**Anforderungen der Aufgabe:** Schreiben Sie aus der Buchbesprechung zu „Fabula“ alles von „Christoph Marzi verzauberte“ bis hinunter zu „andere, märchenhaftere Wege.“ wortgetreu ab.

**Seitenauszug:**
┄┄┄┄┄┄

Christoph Marzi verzauberte seine Leser mit der „Emily Laing“-Trilogie. Die Geschichte des Waisenkindes, mit der Stadt unter der Stadt, zeigte uns einen Autor voller Fabulierfreude und Phantasie.
Schon in der bei Arena erscheinenden „Malfuria“Trilogie ging er andere, märchenhaftere Wege.

Vorliegendes Werk ist wieder ganz anders. Wer sich ähnlich packende Abenteuer erhofft wie bei Emily, der ist hier definitiv falsch. „Fabula“ ist ein Buch der ruhigen, der nachdenklichen Töne. Es ist die Geschichte eines Mannes, der von seiner traumatischen Kindheit geprägt wurde, der sich von seiner despotischen Mutter allen Versuchen zum Trotz nie lösen konnte. Nach und nach wird deutlich, dass, obwohl er - wie sein Bruder - die Flucht ergriffen hat, diese nach wie vor seine Art zu leben bestimmt. Getrieben von den verdrängten Erinnerungen, auf der Flucht vor seiner eigenen Vergangenheit und seiner Verantwortung wird Colin durch die Geschehnisse gezwungen sich mit seiner Kindheit und seinem Erbe auseinanderzusetzen. Dass dabei lange Zeit unklar bleibt, ob er sich die Vorkommnisse nur eingebildet hat, oder ob diese Realität waren, dass die phantastischen Sequenzen und Einflüsse hinter die Darstellung des geplagten Menschen Colin Dracy zurücktraten, öffnet dem Autor den Raum seine Gestalt dezidiert zu zeichnen. Das wirkt sehr intim, das ist mehr eine Charakterstudie als ein phantastisches Abenteuer.

┄┄┄┄┄┄

**Vorliegende Datensätze:**
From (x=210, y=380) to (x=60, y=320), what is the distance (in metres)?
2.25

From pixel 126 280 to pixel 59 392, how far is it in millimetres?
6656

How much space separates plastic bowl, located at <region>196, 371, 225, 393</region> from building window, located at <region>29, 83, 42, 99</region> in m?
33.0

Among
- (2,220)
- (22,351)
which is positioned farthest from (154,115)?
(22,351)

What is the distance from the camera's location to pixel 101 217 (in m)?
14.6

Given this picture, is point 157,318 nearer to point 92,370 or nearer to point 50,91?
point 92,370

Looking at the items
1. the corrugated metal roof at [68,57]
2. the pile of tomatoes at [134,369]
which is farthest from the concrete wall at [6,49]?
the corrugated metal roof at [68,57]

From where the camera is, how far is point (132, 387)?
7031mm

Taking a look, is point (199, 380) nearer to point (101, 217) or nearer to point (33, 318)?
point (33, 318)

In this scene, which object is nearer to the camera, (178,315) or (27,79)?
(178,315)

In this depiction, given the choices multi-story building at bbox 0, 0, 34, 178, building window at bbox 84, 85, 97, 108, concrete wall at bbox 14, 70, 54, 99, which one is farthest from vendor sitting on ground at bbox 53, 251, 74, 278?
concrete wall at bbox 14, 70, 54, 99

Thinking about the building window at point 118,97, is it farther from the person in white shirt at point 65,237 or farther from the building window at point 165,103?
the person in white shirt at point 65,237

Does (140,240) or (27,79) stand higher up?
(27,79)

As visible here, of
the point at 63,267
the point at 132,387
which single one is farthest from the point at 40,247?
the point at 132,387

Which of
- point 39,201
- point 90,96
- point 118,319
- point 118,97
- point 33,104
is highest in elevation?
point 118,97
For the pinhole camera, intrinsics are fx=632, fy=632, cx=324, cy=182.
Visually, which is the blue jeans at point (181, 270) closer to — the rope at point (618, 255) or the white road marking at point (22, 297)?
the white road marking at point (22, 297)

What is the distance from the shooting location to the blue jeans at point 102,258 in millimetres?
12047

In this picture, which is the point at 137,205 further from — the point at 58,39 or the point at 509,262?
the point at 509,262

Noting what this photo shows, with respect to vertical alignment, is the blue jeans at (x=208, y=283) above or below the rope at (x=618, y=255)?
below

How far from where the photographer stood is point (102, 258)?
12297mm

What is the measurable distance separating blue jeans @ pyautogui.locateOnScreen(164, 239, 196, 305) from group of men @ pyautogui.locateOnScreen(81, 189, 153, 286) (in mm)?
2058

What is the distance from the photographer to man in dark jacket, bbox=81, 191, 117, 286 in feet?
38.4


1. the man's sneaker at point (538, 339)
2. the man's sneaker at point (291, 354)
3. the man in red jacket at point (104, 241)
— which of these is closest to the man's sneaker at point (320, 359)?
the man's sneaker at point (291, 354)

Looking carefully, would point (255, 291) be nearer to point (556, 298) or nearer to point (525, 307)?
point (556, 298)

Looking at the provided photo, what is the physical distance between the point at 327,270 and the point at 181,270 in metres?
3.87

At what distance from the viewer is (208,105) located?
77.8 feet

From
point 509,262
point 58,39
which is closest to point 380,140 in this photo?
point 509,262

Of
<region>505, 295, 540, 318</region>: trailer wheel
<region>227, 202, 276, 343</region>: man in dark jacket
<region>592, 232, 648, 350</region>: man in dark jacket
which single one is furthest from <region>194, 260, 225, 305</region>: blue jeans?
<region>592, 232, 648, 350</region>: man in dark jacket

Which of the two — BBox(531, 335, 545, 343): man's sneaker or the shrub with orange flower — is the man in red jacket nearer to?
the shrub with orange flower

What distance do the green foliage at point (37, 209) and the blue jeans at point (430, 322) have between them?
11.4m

┄┄┄┄┄┄

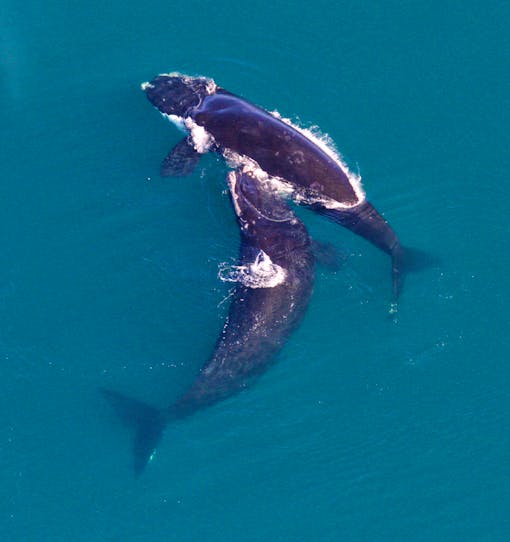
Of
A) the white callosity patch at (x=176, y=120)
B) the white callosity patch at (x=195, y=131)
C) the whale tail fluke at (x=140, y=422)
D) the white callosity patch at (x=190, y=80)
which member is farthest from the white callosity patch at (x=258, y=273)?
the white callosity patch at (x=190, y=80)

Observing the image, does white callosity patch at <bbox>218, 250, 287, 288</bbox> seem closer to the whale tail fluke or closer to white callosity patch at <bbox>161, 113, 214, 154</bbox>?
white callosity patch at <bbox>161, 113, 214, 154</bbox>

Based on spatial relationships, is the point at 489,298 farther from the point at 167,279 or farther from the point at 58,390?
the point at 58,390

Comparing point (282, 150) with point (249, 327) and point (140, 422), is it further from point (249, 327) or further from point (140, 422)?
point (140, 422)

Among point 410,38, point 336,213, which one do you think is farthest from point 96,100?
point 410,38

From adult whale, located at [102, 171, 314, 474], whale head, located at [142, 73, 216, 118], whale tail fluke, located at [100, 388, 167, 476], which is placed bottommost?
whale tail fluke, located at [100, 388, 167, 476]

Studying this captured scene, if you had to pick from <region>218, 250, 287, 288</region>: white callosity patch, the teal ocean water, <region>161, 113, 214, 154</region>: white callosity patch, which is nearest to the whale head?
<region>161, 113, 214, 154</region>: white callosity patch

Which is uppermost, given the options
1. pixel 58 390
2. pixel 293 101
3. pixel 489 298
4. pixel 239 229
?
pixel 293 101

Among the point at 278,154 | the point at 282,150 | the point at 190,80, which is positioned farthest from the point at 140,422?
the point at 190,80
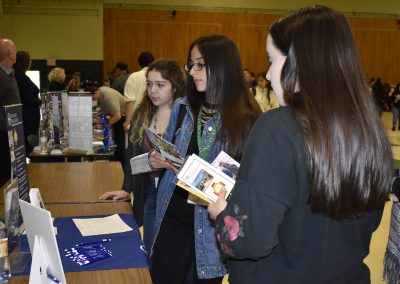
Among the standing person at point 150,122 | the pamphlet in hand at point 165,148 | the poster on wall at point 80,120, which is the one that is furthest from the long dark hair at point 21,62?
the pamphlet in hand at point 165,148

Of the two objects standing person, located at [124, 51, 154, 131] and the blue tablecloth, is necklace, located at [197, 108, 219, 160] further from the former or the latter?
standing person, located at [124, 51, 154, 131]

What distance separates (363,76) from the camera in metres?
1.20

┄┄┄┄┄┄

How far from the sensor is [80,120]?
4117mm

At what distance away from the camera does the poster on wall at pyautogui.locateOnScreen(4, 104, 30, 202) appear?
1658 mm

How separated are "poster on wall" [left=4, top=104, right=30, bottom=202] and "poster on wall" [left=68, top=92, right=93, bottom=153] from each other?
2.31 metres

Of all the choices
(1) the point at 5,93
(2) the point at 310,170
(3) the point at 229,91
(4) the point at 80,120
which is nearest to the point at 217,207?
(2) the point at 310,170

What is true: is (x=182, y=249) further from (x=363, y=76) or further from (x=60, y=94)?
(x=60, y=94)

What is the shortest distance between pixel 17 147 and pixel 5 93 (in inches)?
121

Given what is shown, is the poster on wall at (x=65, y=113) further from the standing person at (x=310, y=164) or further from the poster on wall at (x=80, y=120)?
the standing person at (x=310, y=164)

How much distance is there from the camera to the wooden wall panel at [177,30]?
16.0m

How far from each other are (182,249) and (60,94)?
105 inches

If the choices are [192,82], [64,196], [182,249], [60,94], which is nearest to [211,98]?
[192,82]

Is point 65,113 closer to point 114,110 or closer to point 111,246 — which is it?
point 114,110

┄┄┄┄┄┄

**Erwartete Antwort:**
Christoph Marzi verzauberte seine Leser mit der „Emily Laing“-Trilogie. Die Geschichte des Waisenkindes, mit der Stadt unter der Stadt, zeigte uns einen Autor voller Fabulierfreude und Phantasie.
Schon in der bei Arena erscheinenden „Malfuria“Trilogie ging er andere, märchenhaftere Wege.